(EXTRACT PROVIDED):
════

In America (and most places), law normally lags quite a bit behind the events of the day. Standard Oil destroyed markets unchecked for several decades in the 1800s. No individual or company could withstand their market power. Then the government divided it into dozens of vertically integrated companies, which allowed for a wave of new market entrants, better deals for consumers, and higher standards of living for more people.
We are obviously at that breaking point now with the tech behemoths and their sprawling, impregnable market power. It is time for antitrust action against Facebook and the gang.
I'd argue that it would not -- 1,000 small Facebooks could still violate privacy. Creating privacy legislation is the only real way to achieve proper privacy guarantees.
Who wants a social security number when you've got someone's phone number?
This kind of thing has been going on forever, and I've told people this. 99% of people don't actually care, though.
Not for privacy, but to deny them revenue. I block Google ads on every single site I visit, period. I don't care if the advertising is non-obtrusive. If it's being run through Google, part of that revenue is going to fuel Google's tracking. I support creators directly instead. And if creators refuse to give me a way to support them, that's not an excuse to expect me to contribute to Google's bottom line.
Huge props to the people who are working on blocking trackers and protecting privacy. I'm very glad they exist, and I don't think their efforts are worthless. But, it is currently a losing battle to fight these companies on the privacy front, because the tracking model is so profitable that they will always be pushing more resources into it than we are. Collectively, the people fighting for privacy don't have enough resources to win.
But there's an easy, completely legal solution to that problem; the one thing companies haven't figured out how to get around is ad blocking. And a good ad blocker will block even native ads. For a company like Facebook, all of this boils down to getting you to click on ads. If enough people target that chokepoint, then the advertisers will start pulling out of the system, and there'll be less financial incentive for these companies to undermine people's security and privacy.
And we have evidence that this works. Even Google, which is the powerhouse for getting their ads to actually show up, is starting to devote more resources into trying to figure out how to stop mainstream people from installing adblockers. That's where all the autoplay stuff came from, that's where the acceptable ads initiative came from. They desperately want your roommate to say, "I'm not going to mess around with these weird Chrome extensions or whatever, that's too complicated. Chrome blocks this stuff itself, anyway."
Install adblock on every browser you get access to, tell ordinary people who aren't on HN to use it, and let the advertising industry kill itself. Make it very obvious to companies that buying ads on Facebook is a complete waste of time because even non-technical users just won't see them.
Which means Facebook has a shadow profile of you even if you don't use it at all: http://theconversation.com/shadow-profiles-facebook-knows-ab...
We should try to find one. I fully support the privacy fixes people are proposing. I think that's really important. But it's pretty obvious that Facebook is winning right now.

════

(SUPPLIED MATERIAL):
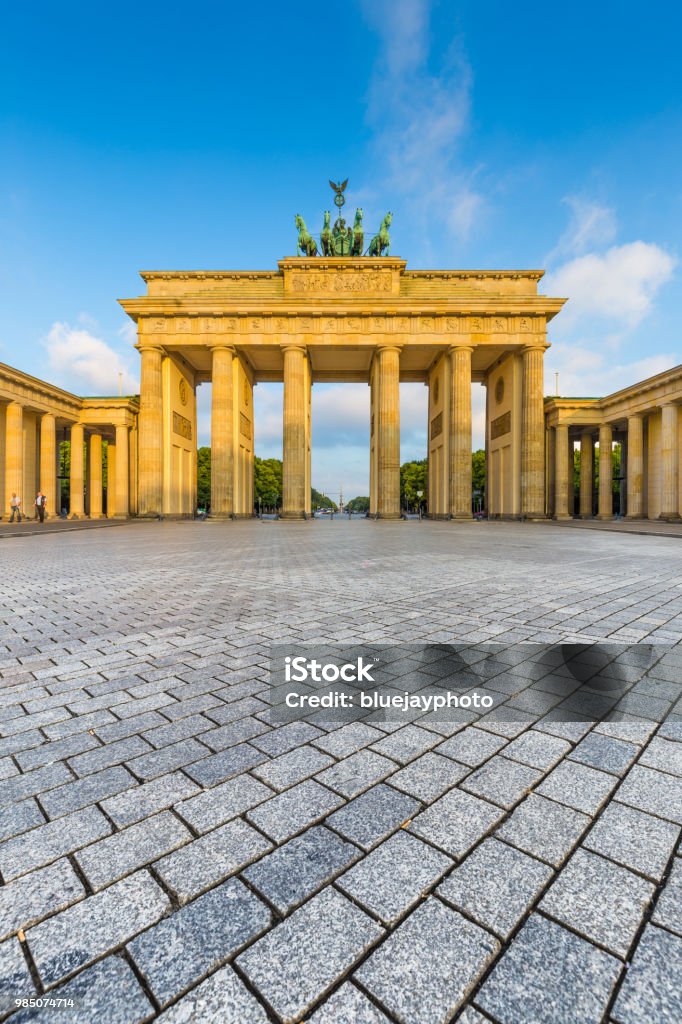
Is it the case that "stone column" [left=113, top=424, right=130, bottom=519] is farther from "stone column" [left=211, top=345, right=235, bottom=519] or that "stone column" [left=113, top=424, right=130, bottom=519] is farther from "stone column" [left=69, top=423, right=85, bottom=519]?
"stone column" [left=211, top=345, right=235, bottom=519]

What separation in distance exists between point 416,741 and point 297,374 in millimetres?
32440

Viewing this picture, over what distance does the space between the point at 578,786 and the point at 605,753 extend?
36cm

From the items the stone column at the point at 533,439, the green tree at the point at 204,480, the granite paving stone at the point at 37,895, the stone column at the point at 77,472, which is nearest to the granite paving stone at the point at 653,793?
the granite paving stone at the point at 37,895

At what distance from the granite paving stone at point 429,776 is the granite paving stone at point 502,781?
0.20 feet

════

(GIVEN INSTRUCTION 1): Set down, word for word, the part of the discussion of tech companies and privacy that opens with the words containing "Which means Facebook" and closes with "winning right now.".
(GIVEN INSTRUCTION 2): In the entries, revise the part that opens with the line containing "What separation in" and runs through the end of the entries by replacing "extend" with "stretch" and leaving everything else unchanged. Give only that revised part.

(TASK RESPONSE 1):
Which means Facebook has a shadow profile of you even if you don't use it at all: http://theconversation.com/shadow-profiles-facebook-knows-ab...
We should try to find one. I fully support the privacy fixes people are proposing. I think that's really important. But it's pretty obvious that Facebook is winning right now.

(TASK RESPONSE 2):
What separation in distance exists between point 416,741 and point 297,374 in millimetres?
32440

Viewing this picture, over what distance does the space between the point at 578,786 and the point at 605,753 stretch?
36cm

From the items the stone column at the point at 533,439, the green tree at the point at 204,480, the granite paving stone at the point at 37,895, the stone column at the point at 77,472, which is nearest to the granite paving stone at the point at 653,793?
the granite paving stone at the point at 37,895

At what distance from the granite paving stone at point 429,776 is the granite paving stone at point 502,781?
0.20 feet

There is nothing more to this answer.